Hacker News new | ask | show | jobs
by tentonova2 6007 days ago
For the same CPU architecture, compiler and FPU control word, you should expect the same results.

That's a stretch. Just because it's called "GCC" doesn't mean it behaves exactly the same on every platform, even if the CPU architecture is the same.

Apple makes extensive modifications, has their own ABI (see below), etc.

In a possibly related note, however, Apple has bizarre and unnecessarily strict alignment policies for Mac OS on x86:

It's not "bizarre and unnecessarily strict" if you want to be able to rely on SSE2+. Apple had the advantage of being able to define their ABI without regard to most legacy concerns, and so they did.

The reason that it's strictly enforced everywhere is that since Apple's compilers use SSE2+ they must be able to assume that, at function entry, the stack is properly (16 byte) aligned.

I understand your pain -- I've had to update a JIT implementation to deal with this, along with quite a bit of assembly that assumed 4 byte alignment, but Apple's reasoning makes sense.

See also: http://stackoverflow.com/questions/612443/why-does-the-mac-a...

1 comments

The stack is not actually aligned on function entry, because the return address is on top, so more alignment will be needed to avoid SSE2 locals being misaligned. It's not so hard for the callee side of the ABI to make sure the stack is aligned if it's going to use SSE2 and friends; it's rather more onerous to require every call site to make the alignments for the benefit of the callee.
The stack is not actually aligned on function entry, because the return address is on top, so more alignment will be needed to avoid SSE2 locals being misaligned.

The stack has --known alignment-- on entry, which removes the need to compute alignment at runtime. Any other approach requires more instructions overall.

It's not so hard for the callee side of the ABI to make sure the stack is aligned if it's going to use SSE2 and friends; it's rather more onerous to require every call site to make the alignments for the benefit of the callee.

I disagree that it's onerous. It seems silly to increase the runtime costs in exchange for a minutely simplified compiler port. It's not as if non-4-byte aligned ABIs are unusual.

But instead of aligning the stack in one location, the callee, now it needs to be aligned everywhere. It's pretty probable that's more instructions everywhere.

And it's not a "minutely simplified compiler port". That statement is startlingly naive. Do you have any idea how much hand-coded inline assembly, both in the runtime library and in customer code, needs to be carefully reviewed and modified to port from a platform without this requirement to one with it? Particularly since almost every other platform targeting the same architecture doesn't have the requirement?

But instead of aligning the stack in one location, the callee, now it needs to be aligned everywhere. It's pretty probable that's more instructions everywhere.

SSE2 is used everywhere. That's unlikely.

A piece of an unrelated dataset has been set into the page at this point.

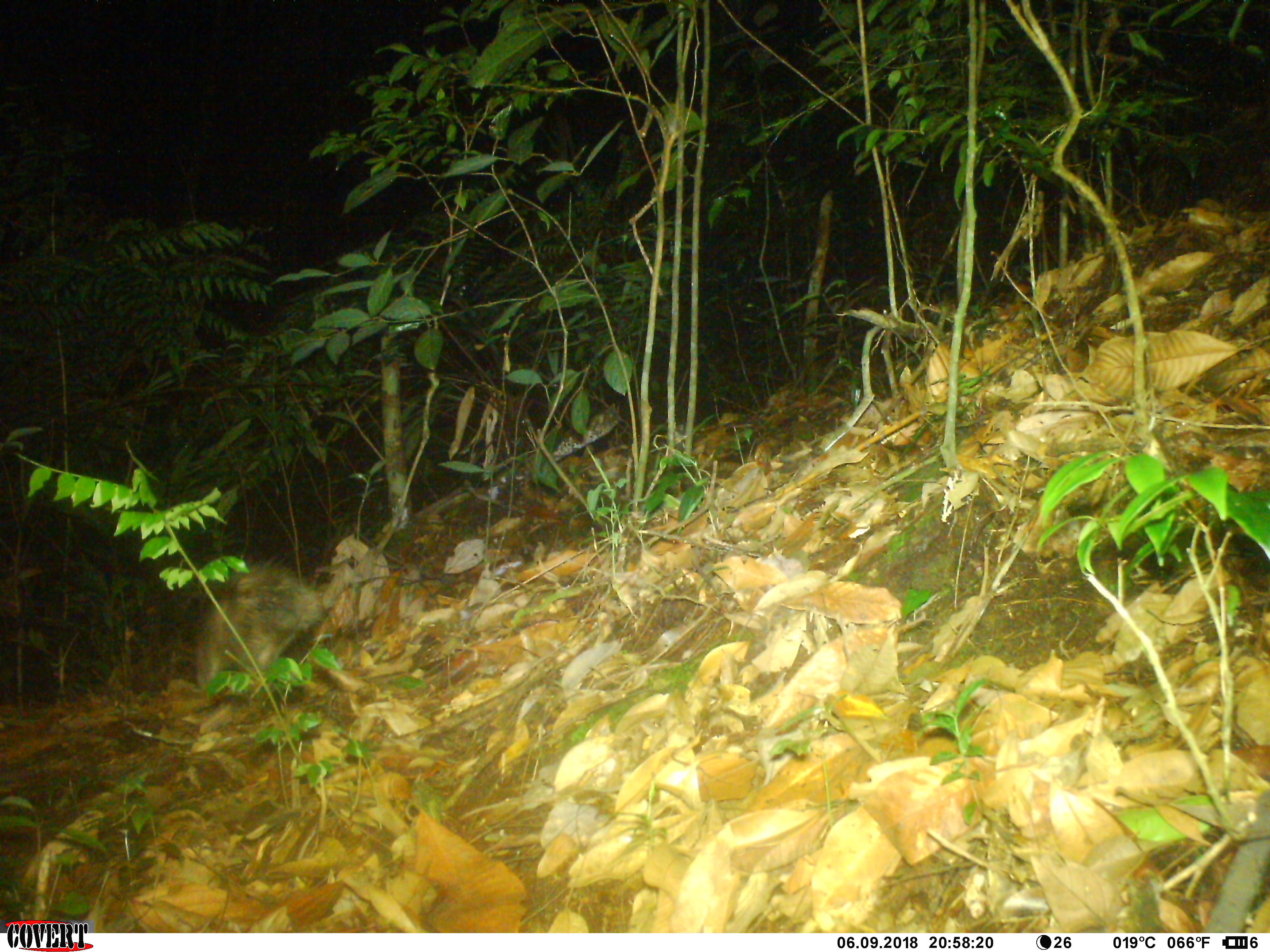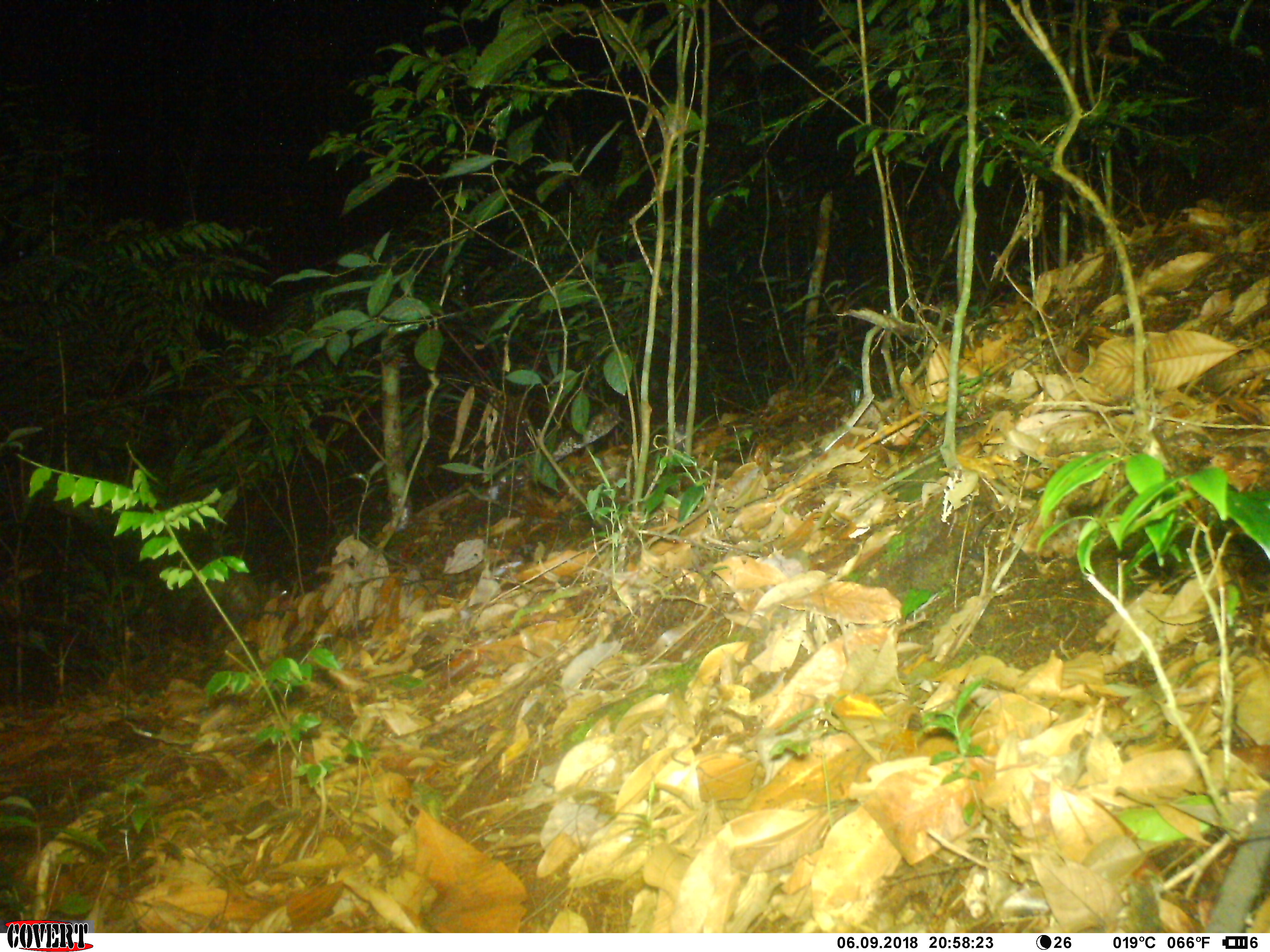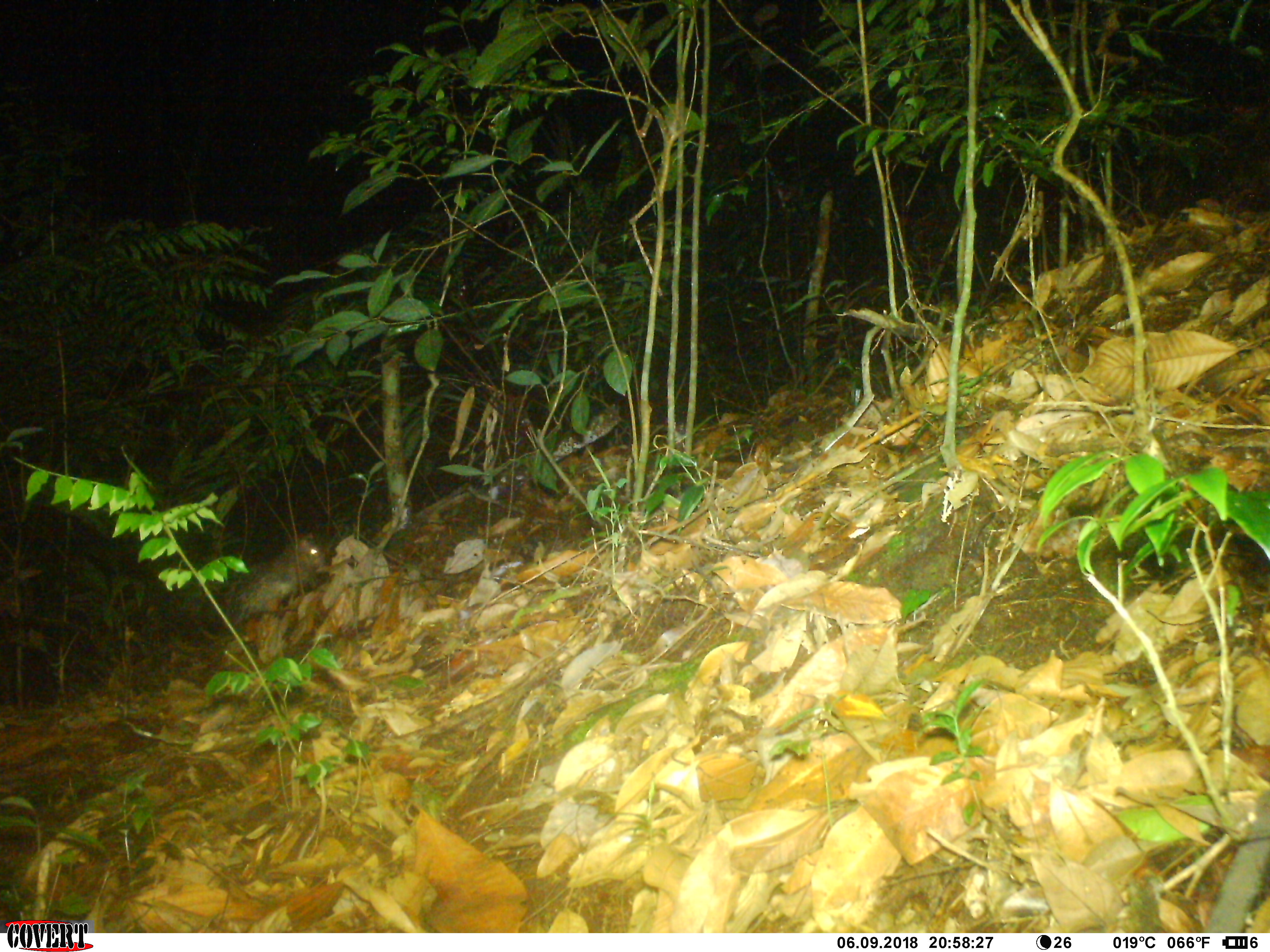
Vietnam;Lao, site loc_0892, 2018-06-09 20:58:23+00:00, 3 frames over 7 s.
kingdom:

And it's not a "minutely simplified compiler port". That statement is startlingly naive. Do you have any idea how much hand-coded inline assembly, both in the runtime library and in customer code, needs to be carefully reviewed and modified to port from a platform without this requirement to one with it? Particularly since almost every other platform targeting the same architecture doesn't have the requirement?

Do you have any idea what the advantages are of being able to use SSE2+ everywhere? I find your position to be startling naive, especially given the fact that the vast majority of the existing Mac OS X developer base did not have any hand-coded inline assembly targeted at x86-32.

Other than game developers, how many legacy x86-32 developers is Apple genuinely interested in courting? Even for game developers (or JIT authors, or otherwise) with an overabundance of x86 4-byte-alignment-assuming assembly, fixing stack alignment is an annoying issue, not an impossible one.

Ah yes, Apple doesn't want any more developers for its platform. I forgot about that.
No, Apple made a perfectly sane business and technical decision to optimize for their users and existing developer base rather than a small subset of the non-Apple developer base who would have issue with 16-byte stack alignment.

The reasoning makes sense and I'd have done the same. I fixed our code and moved on.